- 題目詳情:
續寫下方這篇追憶出版人吳鴻的文章,從文中最後一句之後接著寫下去。

6月29日傍晚,女兒期末考試結束了,我帶她去看電影《變形金剛》,深夜才回家。翌日一早打開手機,看到朱曉劍的大魚號文章:吳鴻於29日下午在克羅埃西亞突發心肌梗塞逝世了!哪個吳鴻?我一看,再看,明白了:是那個叫吳鴻的出版人,走了。

四川文學圈子裡的人,幾乎都在吳鴻手上出過書;我出過三十幾種書,陰差陽錯,沒有一本是吳鴻操辦的,這幾乎是一個奇蹟。其實我們還有一點遠親關係,但彼此沒有更多糾結這些,僅僅是見過十幾面,喝過十幾台酒。聽過他平直如水的演講,那被醇酒熏染了幾十年的嗓音,就像海浪從礁石的斷面衝過。我努力回憶著他的容貌,自古巴蜀出異人,多有頭角崢嶸之相。他那凸入視線的額頭,把所有的皺紋都放下了嗎?他該是回到書的殿堂了。

圖註:吳鴻留在這世上的最後身影

我手頭有一批他主編、主持策劃的圖書,其中有成都出版社1995年出版的《名家經典游品散文選》,因為選錄了很多並不常見的文章,倒是成為我經常查閱的資料。這一散文體系連同他主持、策劃的《清代野史》《李漁隨筆全集》《三袁隨筆》《夜航船》點校本,成為了四川文藝出版社的一個持續亮點,也構成了他生命中一個個驛站。看著自己在這些書上幼稚的批註和划下的著重線,20年的時間,不但沒有將他與我的閱讀隔開,反而把我帶入了他頗有些桀驁不馴的性情中。

圖註:簽售的身影

我偶然注意到,作為出版家的吳鴻,展示在光線中的出版與寫作,也許可以用三個起伏來預示他的機變。1986年從部隊轉業到地方,他在四川文藝出版社出任編輯。1999年,他與同事陳維推出了「老成都系列」,風靡一時,且至今依在銷售。這套書包括:《從歷史的偏旁進入成都》《民國時期的老成都》《成都:近五十年的私人記憶》《文化人視野中的老成都》《市民記憶中的老成都》和《歷代詩人詠成都(上下)》,系統地對成都文化進行梳理,這還是多年來的第一次;後來他到新華文軒出版公司出任出版負責人,推出了《成都城坊古迹考》《成都通覽》等名著;再回歸四川文藝出版社成為一把手,開拓市場,竭力復原四川文藝出版社的尊嚴。

- 所示資料:
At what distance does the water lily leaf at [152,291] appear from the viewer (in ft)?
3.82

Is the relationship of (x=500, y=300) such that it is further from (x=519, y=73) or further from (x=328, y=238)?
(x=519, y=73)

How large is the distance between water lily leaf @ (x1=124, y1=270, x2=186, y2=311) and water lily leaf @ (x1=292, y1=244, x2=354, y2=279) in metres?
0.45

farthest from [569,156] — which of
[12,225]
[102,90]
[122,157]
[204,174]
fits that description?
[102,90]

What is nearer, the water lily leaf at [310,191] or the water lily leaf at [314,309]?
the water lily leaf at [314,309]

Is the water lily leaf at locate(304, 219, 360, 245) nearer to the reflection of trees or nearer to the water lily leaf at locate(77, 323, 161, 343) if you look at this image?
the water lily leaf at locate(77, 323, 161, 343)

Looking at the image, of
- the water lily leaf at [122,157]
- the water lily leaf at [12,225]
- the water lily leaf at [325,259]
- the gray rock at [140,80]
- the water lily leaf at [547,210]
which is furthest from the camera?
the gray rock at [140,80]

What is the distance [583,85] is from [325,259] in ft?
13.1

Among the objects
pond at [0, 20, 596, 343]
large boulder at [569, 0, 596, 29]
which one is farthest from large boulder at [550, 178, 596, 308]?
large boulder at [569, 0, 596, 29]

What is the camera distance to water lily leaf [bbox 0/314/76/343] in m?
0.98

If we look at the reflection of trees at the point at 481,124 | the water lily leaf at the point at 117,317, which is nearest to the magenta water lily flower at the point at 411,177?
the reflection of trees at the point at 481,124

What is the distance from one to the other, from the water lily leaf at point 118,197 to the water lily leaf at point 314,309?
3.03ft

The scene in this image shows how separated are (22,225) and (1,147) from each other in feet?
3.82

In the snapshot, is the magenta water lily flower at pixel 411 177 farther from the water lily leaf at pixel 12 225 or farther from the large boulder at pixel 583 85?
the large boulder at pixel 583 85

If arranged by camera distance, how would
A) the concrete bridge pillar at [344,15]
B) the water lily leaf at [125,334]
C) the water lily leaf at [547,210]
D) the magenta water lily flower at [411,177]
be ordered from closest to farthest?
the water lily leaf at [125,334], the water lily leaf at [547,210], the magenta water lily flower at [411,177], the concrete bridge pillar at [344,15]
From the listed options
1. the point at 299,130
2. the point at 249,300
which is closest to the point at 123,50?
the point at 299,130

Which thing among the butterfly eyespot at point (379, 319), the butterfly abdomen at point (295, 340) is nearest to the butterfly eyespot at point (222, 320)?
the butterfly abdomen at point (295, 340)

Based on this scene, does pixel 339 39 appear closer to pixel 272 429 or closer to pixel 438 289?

- 書面作答:
圖註:吳鴻在克羅埃西亞

可以說,出版、寫作、讀書、美食,成為他生命中的四大要素。

他就像一個試圖把魔力融進鎚子的匠人,將文字與思想錘鍊成一張金箔,亮得幾乎站不住字,於是,那些蟄伏在金屬內部的聲音,開始展開了自律的詠唱。但他的氣血卻彷彿骨頭在咆哮,文字中隱有一種梁啟超所言的「儒俠」驚雷。他在一篇文章里就提出了自己的寫作倫理目標:好文章,屬於勇者!

圖註:吳鴻與本文作者在一起

記得他曾經談到對傳統文化的看法,「有些傳統文化是一種太監文化,陰不陰,陽不陽,沒有男人的銳氣和朝氣。這主要是因為現代人的文化意識形態是一種現代封建主義,受儒家思想毒害甚深。我認為,應該大膽讓這種失去銳氣、朝氣和生命力的傳統文化死去,因為只有死亡之後才能新生。」因此,我們似乎可以由此看到他勇氣的發射方向了。

圖註:吳鴻在克羅埃西亞的攝影作品

2016年7月,我考慮出版我的《蹤跡史》修訂本,因為篇幅巨大,在燕露春茶社,他與我商議、討論了很多細節。那是一個酷熱的下午,我看到他帶來了幾冊新著《舌尖上的蒼蠅館子》,他逐一簽名,不斷用餐巾紙擦拭手臂,怕汗水把書弄髒了,再請燕露春老闆轉交給讀者。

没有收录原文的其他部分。